Types of antioxidants:
Carotenoids
   Beta-carotene: Orange/yellow fruits and vegetables (carrots, cantaloupe); dark leafy greens (spinach, kale)
   Lycopene: Red-fleshed fruits and vegetables (watermelon, tomato)
   Lutein and Zeaxanthin: Romaine lettuce, dark leafy greens, citrus fruits, corn, egg yolks
Flavonoids
   Anthocyanidins: Berries, grapes, wine
   Catechins: Tea, cocoa
   Quercetin: Apples, tea, capers, citrus fruits
Flavonols: Tea, cocoa, coffee, berries, grapes, apples, wine
Flavonones: Citrus fruits
Isoflavones and Phytoestrogens (daidzein, equol, enterolactone, genistein): Soybeans, whole wheat, flaxseed

Organosulfurs: Cabbages, Brussels sprouts, cauliflower
Selenium: Brazil nuts, red meat, tuna
Sulfides: Onions, garlic, leeks, chives
Vitamin C: Citrus fruits, bell peppers, broccoli, kiwifruit
Vitamin E (tocopherols): Wheat germ, mono-unsaturated oils (sunflower oil, safflower oil), tree nuts (almonds, hazelnuts), peanuts

Antioxidant supplement questions
Q. I have read that milk can almost completely inhibit the uptake of the various antioxidants in cocoa and also tea. Apparently the milk proteins combine with the antioxidants to prevent their absorption. I’m sure the majority of people tend to drink cocoa made with the addition of milk, and certainly in the UK tea is also drunk mainly with milk. I wonder about your opinion on this and whether it might be important to stress that milk should be avoided in order to enhance absorption. I note (in an e-mail to you) that the person grinding his own raw cocoa beans adds them to milk powder. He could be losing a lot of the antioxidant benefit that way. As a wider issue, what about the absorption of antioxidants in fruit and vegetables when eaten with yogurts, creamy sauces or cheeses? It would be interesting to investigate this and worrying if such combinations made the food less healthful.
   A. Yes, there was one study that indicated consuming tea with milk reduced the benefits from some of the antioxidants in the tea. Perhaps this also is relevant to other dairy products but I have not seen such data. It may be a good idea to drink herbal teas without milk until further research confirms or negates the early reports.  Or, another approach, one may call it Epicurean, is to just enjoy the tea with the milk and get antioxidants at a different time of day rather than relying on the tea.

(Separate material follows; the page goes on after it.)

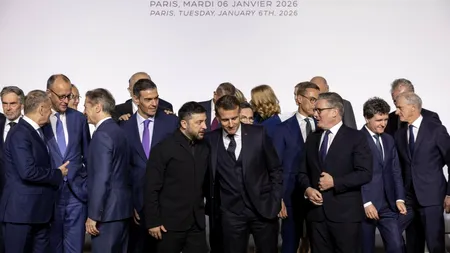 Surpriza de la Paris: angajamentele cheie ale SUA pe Ucraina au dispărut din declarația finală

I am a postdoc in UNC school of pharmacy and want to make out the maximum safe dose for the following antioxidant which will be used in our new formulation study of a new drug. Would you please to let me know if you know the data or show me how to find them out in fda website? Antioxidants BHA BHT Vitamin E
etinyl palmitate Ascorbyl palmitate TPGS.
    It is not possible to know the ideal and safe dosages until several decades of studies are done with these antioxidants separately and together. Thus far this type of research is not available.

Does the herb yohimbe bark have any antioxidant activity?
    We are not sure but probably not much.